Justine n’a pas de nuances, ou du moins on ne nous les donne pas à lire. Nous sommes dès le premier plan avec Mélanie – dans ses pensées, littéralement -, jamais avec Justine, même sous ses draps. Grave s’enlise dans ces corps surlignés jusqu’au dégoût – animaux malmenés, disséqués, corps nus, recouverts de peinture ou de sang – sans jamais s’incarner ; quand The Girl with all the gifts s’offre la simple – et suffisante – petite carapace d’une enfant, pour y faire se refléter tout un monde, facilement identifiable comme étant autant futuriste que contemporain.

Souligner l’ordinaire
Et la peur, dans tout ça ? Interrogée dans le documentaire Fear Itself de Charlie Lyne présenté hors compétition, elle serait latente, et peut-être façonnée par le spectateur lui-même, comme quand la plupart des gens croient que Frankenstein est le monstre, alors que c’est en réalité le docteur. Un bon conseil du film à notre intention : il faudrait davantage se soucier des gens ordinaires. Ce serait bien effectivement, car ils sont tous dans l’ombre du monstre, ils sont sa signification profonde. Ils sont parents. L’ordinaire est monstrueux ou le monstrueux est ordinaire, c’est selon.

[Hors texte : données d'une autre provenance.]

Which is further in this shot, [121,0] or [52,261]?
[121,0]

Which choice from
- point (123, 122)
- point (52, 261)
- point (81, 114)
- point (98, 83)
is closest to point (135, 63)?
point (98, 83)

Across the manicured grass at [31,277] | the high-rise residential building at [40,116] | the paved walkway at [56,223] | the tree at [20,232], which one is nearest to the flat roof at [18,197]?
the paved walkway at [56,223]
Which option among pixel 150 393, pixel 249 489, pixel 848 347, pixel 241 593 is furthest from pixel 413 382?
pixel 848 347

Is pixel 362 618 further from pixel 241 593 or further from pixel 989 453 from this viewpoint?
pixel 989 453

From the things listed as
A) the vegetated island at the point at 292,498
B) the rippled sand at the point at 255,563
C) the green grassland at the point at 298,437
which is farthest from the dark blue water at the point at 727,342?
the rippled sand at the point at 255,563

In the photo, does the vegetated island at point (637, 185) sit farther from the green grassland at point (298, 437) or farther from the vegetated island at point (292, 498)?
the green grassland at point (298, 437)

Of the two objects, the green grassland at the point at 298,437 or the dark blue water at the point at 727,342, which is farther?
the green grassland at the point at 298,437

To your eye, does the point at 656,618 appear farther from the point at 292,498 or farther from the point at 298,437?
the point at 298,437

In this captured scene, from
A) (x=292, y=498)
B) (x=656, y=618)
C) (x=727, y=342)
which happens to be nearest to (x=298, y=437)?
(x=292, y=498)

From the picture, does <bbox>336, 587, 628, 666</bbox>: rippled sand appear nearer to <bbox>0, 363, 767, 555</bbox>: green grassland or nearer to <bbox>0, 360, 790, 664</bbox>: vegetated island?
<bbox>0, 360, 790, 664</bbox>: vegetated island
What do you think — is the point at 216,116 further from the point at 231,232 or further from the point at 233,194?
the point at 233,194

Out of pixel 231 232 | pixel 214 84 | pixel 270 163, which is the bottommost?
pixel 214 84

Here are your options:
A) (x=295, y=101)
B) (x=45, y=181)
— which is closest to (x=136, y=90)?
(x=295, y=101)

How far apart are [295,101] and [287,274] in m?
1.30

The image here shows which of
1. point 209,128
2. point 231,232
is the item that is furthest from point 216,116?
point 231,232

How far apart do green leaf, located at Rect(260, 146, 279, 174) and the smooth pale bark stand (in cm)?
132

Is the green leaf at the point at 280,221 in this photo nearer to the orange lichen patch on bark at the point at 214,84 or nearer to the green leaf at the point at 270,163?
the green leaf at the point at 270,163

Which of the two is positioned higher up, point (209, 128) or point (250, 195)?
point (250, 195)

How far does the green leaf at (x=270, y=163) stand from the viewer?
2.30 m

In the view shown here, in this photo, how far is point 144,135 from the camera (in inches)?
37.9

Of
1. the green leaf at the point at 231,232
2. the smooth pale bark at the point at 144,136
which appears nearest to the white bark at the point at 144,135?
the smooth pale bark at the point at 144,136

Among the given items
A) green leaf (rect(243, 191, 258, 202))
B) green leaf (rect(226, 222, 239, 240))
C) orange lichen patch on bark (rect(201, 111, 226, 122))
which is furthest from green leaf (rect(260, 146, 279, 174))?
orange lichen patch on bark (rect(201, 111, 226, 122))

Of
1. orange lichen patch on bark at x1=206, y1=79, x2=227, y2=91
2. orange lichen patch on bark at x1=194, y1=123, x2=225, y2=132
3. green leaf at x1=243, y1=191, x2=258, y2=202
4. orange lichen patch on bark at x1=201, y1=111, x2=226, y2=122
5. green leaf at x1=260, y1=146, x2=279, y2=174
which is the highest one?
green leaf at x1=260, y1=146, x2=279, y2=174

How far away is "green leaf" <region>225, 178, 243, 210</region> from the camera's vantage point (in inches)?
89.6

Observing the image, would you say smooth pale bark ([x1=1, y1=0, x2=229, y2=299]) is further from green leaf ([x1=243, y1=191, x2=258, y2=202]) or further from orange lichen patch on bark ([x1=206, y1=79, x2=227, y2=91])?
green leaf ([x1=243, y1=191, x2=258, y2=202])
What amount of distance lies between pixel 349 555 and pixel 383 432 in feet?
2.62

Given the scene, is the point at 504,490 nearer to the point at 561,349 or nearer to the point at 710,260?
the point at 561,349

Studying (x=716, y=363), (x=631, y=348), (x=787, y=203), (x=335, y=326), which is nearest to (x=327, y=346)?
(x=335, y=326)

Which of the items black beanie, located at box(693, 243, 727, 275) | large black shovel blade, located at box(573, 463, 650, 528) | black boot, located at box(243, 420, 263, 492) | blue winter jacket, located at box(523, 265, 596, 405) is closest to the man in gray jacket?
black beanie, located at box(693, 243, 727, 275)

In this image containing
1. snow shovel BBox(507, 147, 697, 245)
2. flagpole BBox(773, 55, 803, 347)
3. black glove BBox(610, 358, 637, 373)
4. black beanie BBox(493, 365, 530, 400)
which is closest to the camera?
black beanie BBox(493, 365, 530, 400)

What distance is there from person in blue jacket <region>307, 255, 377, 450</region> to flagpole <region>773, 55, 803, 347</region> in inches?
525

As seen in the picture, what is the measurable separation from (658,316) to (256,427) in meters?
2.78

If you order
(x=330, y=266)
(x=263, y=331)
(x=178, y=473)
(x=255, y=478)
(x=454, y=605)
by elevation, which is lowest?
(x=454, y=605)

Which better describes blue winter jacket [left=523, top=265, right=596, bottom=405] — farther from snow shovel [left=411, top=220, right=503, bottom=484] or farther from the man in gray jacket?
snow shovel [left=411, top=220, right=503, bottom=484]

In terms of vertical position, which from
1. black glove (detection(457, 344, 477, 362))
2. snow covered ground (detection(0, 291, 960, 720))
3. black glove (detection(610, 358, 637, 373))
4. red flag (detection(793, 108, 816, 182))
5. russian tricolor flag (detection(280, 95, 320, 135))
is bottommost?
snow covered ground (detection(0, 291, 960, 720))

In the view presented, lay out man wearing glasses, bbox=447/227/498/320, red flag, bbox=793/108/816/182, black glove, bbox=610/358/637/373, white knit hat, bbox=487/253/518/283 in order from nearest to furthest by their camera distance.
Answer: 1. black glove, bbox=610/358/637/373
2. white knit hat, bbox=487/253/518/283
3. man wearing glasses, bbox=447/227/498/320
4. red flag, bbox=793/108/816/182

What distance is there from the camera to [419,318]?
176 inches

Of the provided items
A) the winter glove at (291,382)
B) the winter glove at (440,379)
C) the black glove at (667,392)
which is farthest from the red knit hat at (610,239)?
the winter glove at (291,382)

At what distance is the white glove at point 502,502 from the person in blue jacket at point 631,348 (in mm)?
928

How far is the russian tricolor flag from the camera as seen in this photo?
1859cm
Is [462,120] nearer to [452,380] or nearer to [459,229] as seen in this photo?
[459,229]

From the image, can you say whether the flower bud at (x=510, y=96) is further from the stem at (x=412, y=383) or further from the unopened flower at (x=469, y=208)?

Deux scènes de deux films se sont fait écho sur ce point : dans Viral (de Henry Joost et Ariel Schulman, hors compétition), une petite ville est mise en quarantaine à la suite de la propagation d’un virus, et Emma est cloitrée chez elle avec sa sœur Stacey, qui s’est faite contaminer. Elle est recluse dans une pièce à la porte barricadée, sur laquelle Emma a néanmoins laissé une ouverture. Le temps d’une scène où le virus qui s’empare du cerveau laisse un peu de répit à Stacey, les deux sœurs se retrouvent, complicité intacte malgré la porte qui les sépare. Même “cage” dans une scène à la fin de Split : le schizophrène menace la jeune Casey, visage hystérique entre deux barreaux, mais il se rend compte de la ressemblance qui les lie. Enfermé / libre : quelle est la vraie cage, la vraie quarantaine ? la folie n’est-elle pas partagée, efface-t-elle l’humain complètement ? Ces deux face-à-face en provoquent d’autres, en hors champ.
Le monstre fait ressortir l’ordinaire. Et pour ne jamais l’oublier, il faut faire en sorte qu’il soit le plus grandiloquent possible, pour se faire spectacle.